> _Excerpted records_
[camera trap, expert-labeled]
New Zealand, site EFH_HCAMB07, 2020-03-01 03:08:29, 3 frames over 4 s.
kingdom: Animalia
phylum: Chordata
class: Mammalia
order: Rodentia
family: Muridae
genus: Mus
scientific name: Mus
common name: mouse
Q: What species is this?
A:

> _Brief_
With the line containing "family: Muridae" as the first, output each line through the final line of the entries above, exactly.

> _Completed task_
family: Muridae
genus: Mus
scientific name: Mus
common name: mouse
Q: What species is this?
A:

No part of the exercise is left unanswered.